§ **EXERCISE PROMPT**
In the output, include exactly the lines from the beginning of the records up to and including the one that contains "Video - Elisa De Panicis", and leave out the pictures.

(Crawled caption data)
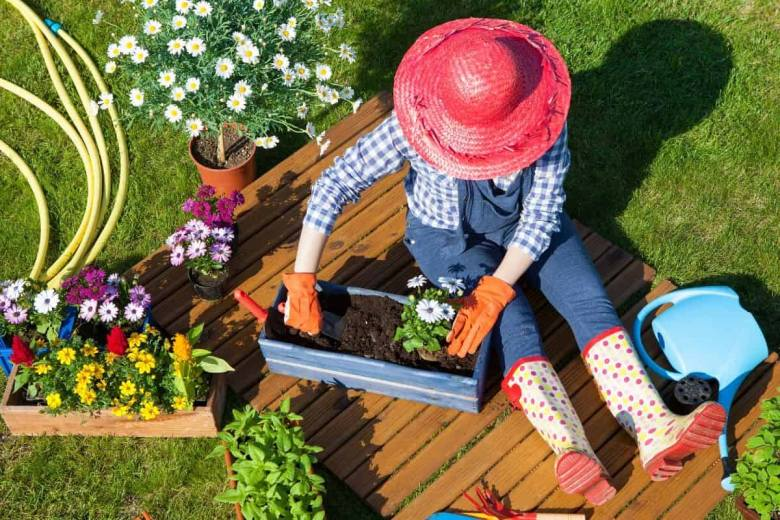 An enthusiastic and colourful gardener.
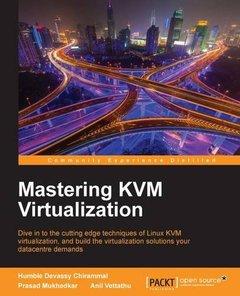 Mastering KVM Virtualization (Paperback)-cover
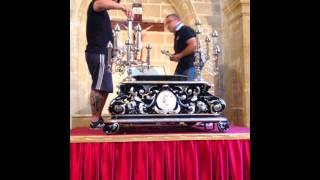 Ditta Colamesta-Bari : Restauro di Luminarie Processionali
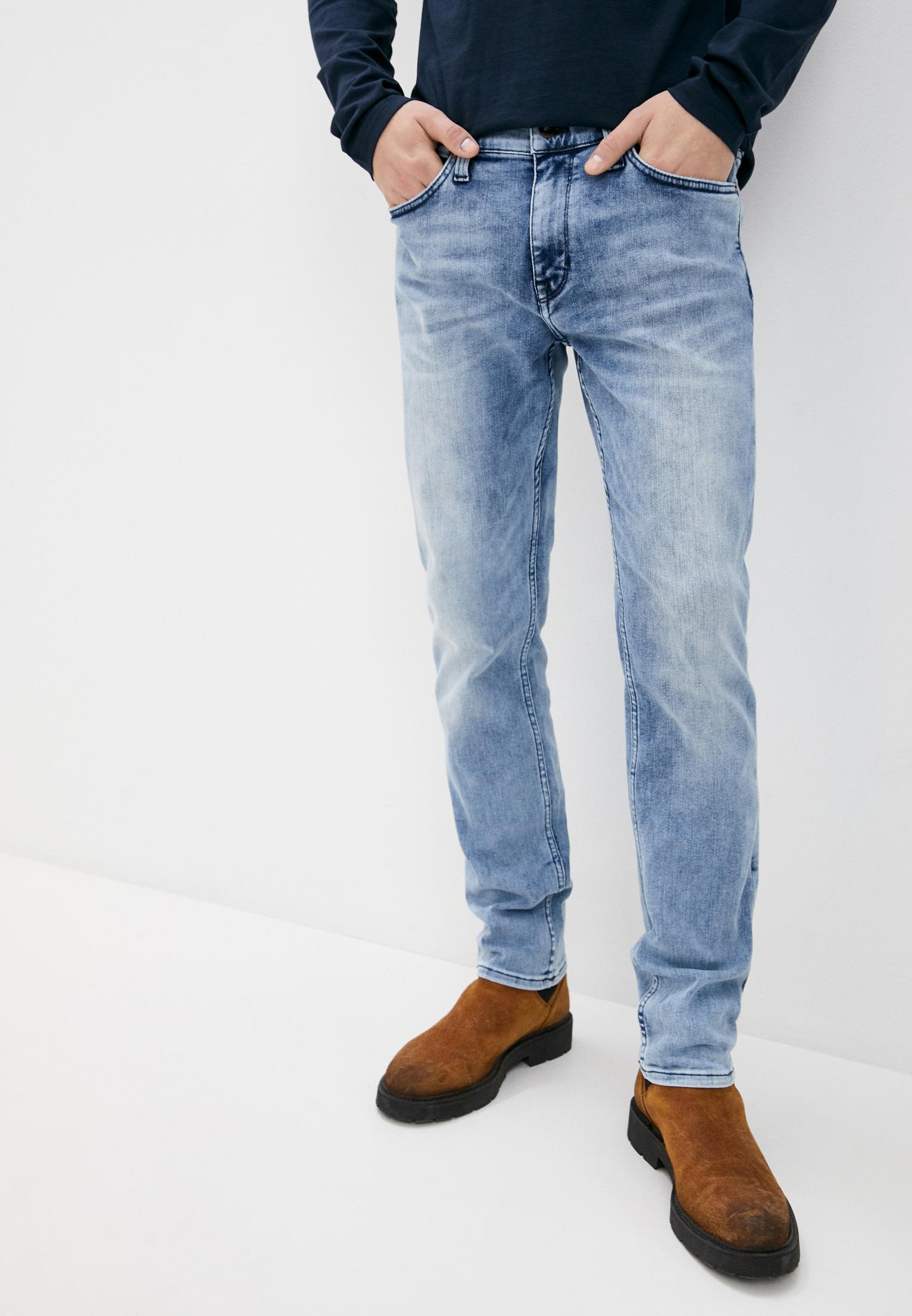 Зауженные джинсы Mustang Джинсы Mustang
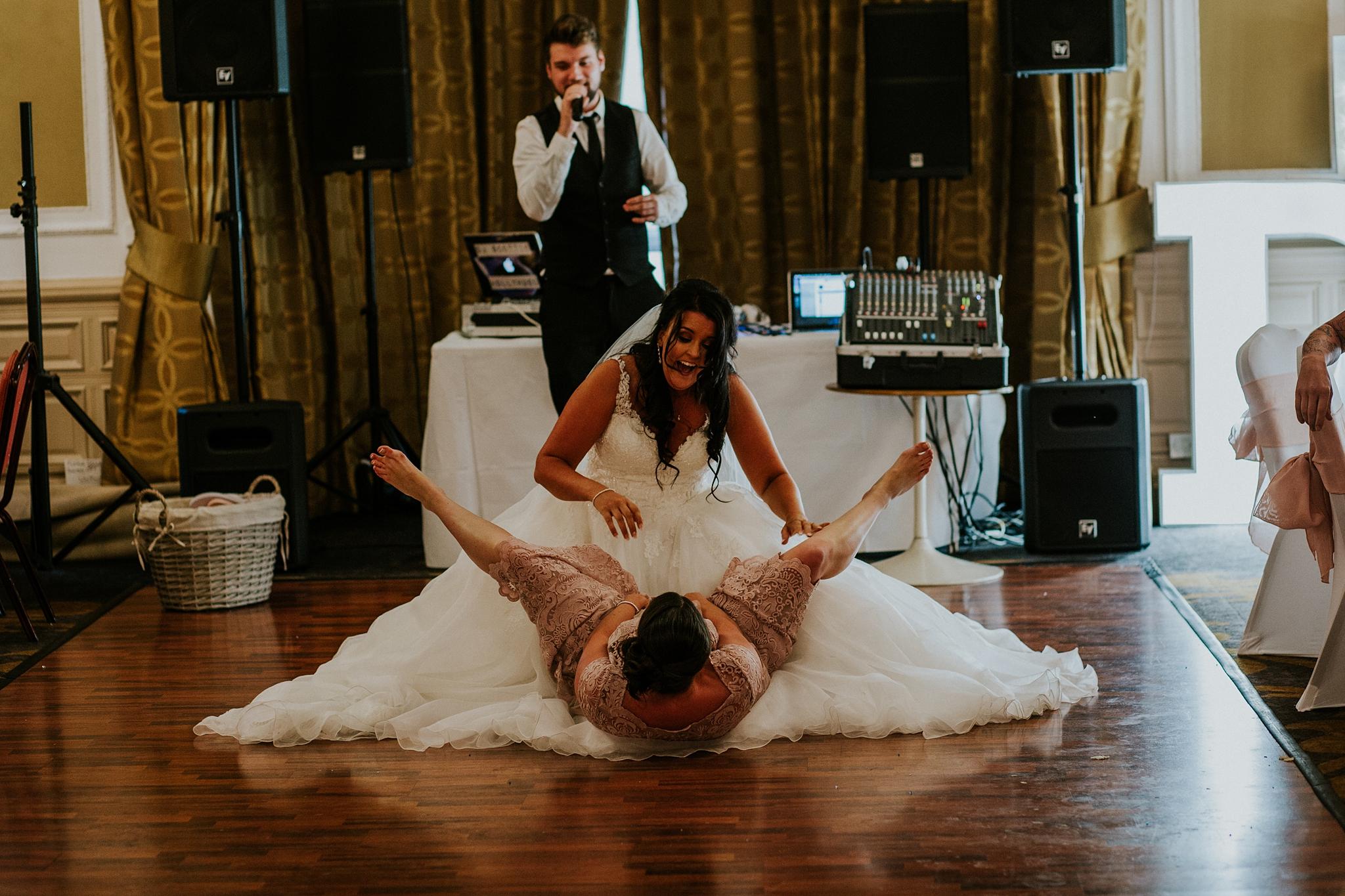 newcastle_upon_tyne_wedding_photographer-68.JPG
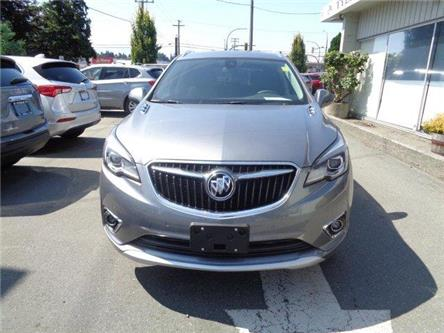 2019 Buick Envision Premium I (Stk: T19224) in Campbell River - Image 2 of 24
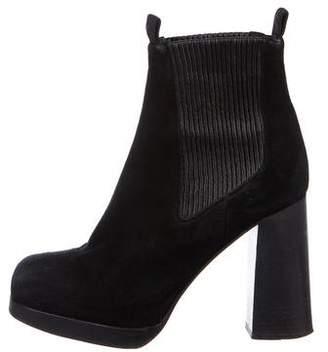 Acne Studios Suede Platform Ankle Boots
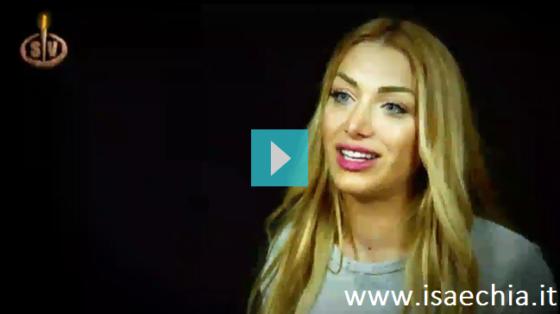 Video - Elisa De Panicis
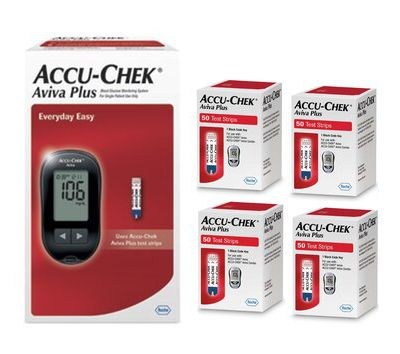 Buying Blood Glucose Monitor Online- Top Tips to Consider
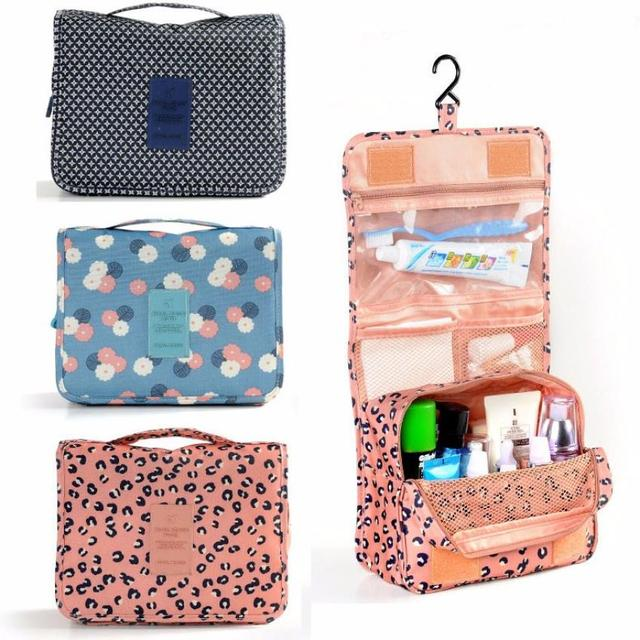 Kit de tocador colgante de bolsillo bolsa de viaje transparente estuche de almacenamiento de cosméticos 3,20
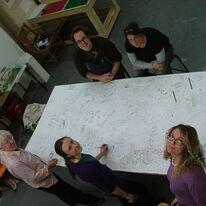 Drawing the Big Draw Monoprint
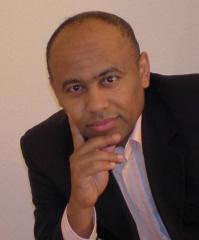 Dr. Tsegaye Degineh
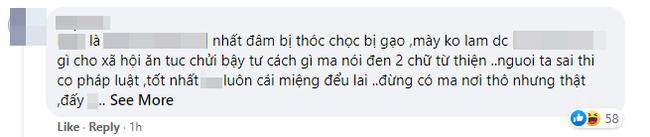 Duy Manh gay tranh cai khi mia mai cach lam tu thien cua Thuy Tien-Hinh-4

§ **SOLVED PROBLEM**
 An enthusiastic and colourful gardener.
 Mastering KVM Virtualization (Paperback)-cover
 Ditta Colamesta-Bari : Restauro di Luminarie Processionali
 Зауженные джинсы Mustang Джинсы Mustang
 newcastle_upon_tyne_wedding_photographer-68.JPG
 2019 Buick Envision Premium I (Stk: T19224) in Campbell River - Image 2 of 24
 Acne Studios Suede Platform Ankle Boots
 Video - Elisa De Panicis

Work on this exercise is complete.